Here’s everything you need to know before taking your first intraday trade.
Setting Out on Your Intraday Trading Journey
You don’t need a new account — your existing equity trading account is enough to start intraday trading. But here’s the catch:
Do you still need a demat account?
Yes. SEBI mandates that all equity trading accounts must be linked to a demat account, even if you’re not taking delivery. So make sure both are active.
When placing an order, clearly mark it as an “Intraday” trade — this gives you access to higher leverage and lower margin requirements.
Pre-Trading Checklist: 5 Steps Before You Trade
1. Build Your Watchlist — Focus on 10 Quality Stocks
Choose stocks based on:
Strong fundamentals and trustworthy management
High liquidity (so you can enter and exit easily)
High beta (stocks that move more than the market)
Limit yourself to just 10. That way, you can track them in-depth without being overwhelmed.
2. Define Your Trading Framework
For each stock:
Identify support & resistance levels
Set stop-loss levels to cap downside
Set profit targets based on expected price moves
Have all this defined before you place any order. Don’t improvise mid-trade.
3. Decide on Your Order Type
Use a market order when fast execution matters.
Use a limit order when price precision is more important.
Evaluate the volatility and liquidity before making your call. With only 5–6 hours of trading time, your order entry must be quick and precise.

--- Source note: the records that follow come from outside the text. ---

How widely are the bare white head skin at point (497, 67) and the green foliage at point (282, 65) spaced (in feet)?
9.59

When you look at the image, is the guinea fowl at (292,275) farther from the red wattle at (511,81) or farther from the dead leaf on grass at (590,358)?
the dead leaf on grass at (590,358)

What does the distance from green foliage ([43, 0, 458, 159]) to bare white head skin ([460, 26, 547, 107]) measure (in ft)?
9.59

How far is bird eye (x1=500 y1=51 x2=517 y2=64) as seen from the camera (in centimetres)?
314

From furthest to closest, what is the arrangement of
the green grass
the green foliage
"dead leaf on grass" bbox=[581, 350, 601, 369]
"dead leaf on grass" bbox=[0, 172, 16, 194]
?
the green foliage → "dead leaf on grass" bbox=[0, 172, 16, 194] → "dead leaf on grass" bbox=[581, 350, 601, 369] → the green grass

4. Trade with Discipline — No Emotion, No Impulse
When stop loss is triggered, exit. Don’t rationalize or delay.
When target is hit, book profits. Don’t get greedy.

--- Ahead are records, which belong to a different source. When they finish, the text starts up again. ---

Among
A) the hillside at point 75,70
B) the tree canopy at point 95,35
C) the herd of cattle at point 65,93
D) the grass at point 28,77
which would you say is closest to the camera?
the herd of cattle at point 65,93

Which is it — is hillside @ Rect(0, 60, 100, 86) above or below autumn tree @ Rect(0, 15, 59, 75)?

Stick to the plan you made at the start of the trade.
Discipline is more important than predicting the market correctly.
5. Always Close Out All Positions
Don’t convert an intraday trade into a delivery unless that was your plan. Keep delivery and intraday separate.
If you’ve shorted a stock and forget to buy it back, it could result in short delivery penalties or auctions.

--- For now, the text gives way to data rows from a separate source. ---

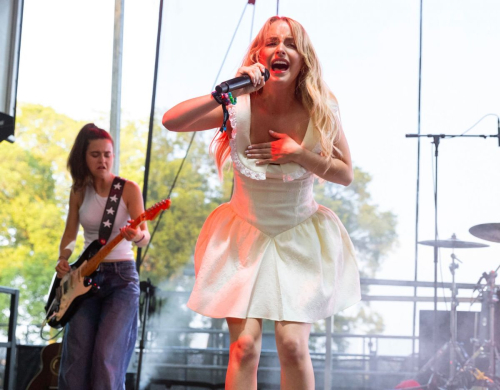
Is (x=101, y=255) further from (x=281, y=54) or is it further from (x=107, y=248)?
(x=281, y=54)

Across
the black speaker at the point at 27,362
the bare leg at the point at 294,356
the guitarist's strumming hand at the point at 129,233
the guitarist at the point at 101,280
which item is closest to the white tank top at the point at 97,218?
the guitarist at the point at 101,280

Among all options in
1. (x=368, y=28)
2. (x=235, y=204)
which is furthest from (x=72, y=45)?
(x=235, y=204)

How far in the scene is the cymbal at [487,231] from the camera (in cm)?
340

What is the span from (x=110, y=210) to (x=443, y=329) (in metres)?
2.13

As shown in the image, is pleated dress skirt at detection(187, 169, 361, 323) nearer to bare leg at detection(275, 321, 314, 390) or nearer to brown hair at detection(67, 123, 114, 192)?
bare leg at detection(275, 321, 314, 390)

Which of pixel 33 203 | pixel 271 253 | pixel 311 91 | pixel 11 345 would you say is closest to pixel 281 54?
pixel 311 91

Always reconcile your open positions with your trade book before the market closes.
Make a habit of maintaining an end-of-day checklist.
3 Must-Know Principles for Intraday Trading Success
1. Control Your Trading Costs
Intraday trades involve two transactions (buy + sell) per trade.
Add up brokerage, STT, GST, and exchange fees — they eat into your profits.
Choose a broker with low intraday brokerage or a flat-fee structure.
Your break-even depends heavily on keeping costs low.
2. “Do Nothing” is Also a Strategy
You don’t have to trade every day.
If markets are choppy or confusing, staying out is often the smartest decision.
Learn to recognize unclear market conditions — capital preservation > forced trading.
Good traders know when not to trade.
3. Your Next Trade is All That Matters
Don’t get too attached to your last win or loss.
Every trade is a new opportunity. Focus on executing well each time.
Keep a journal: log what worked and what didn’t to refine your strategy.
In intraday trading, learning never stops — and neither should your discipline.
Final Thoughts: Start Smart, Scale Later
Starting intraday trading isn’t just about placing fast trades. It’s about:
Following a structured, rule-based approach
Managing risks and emotions
Learning from every trade
Start small, stay disciplined, and track your progress. That’s how successful traders are made.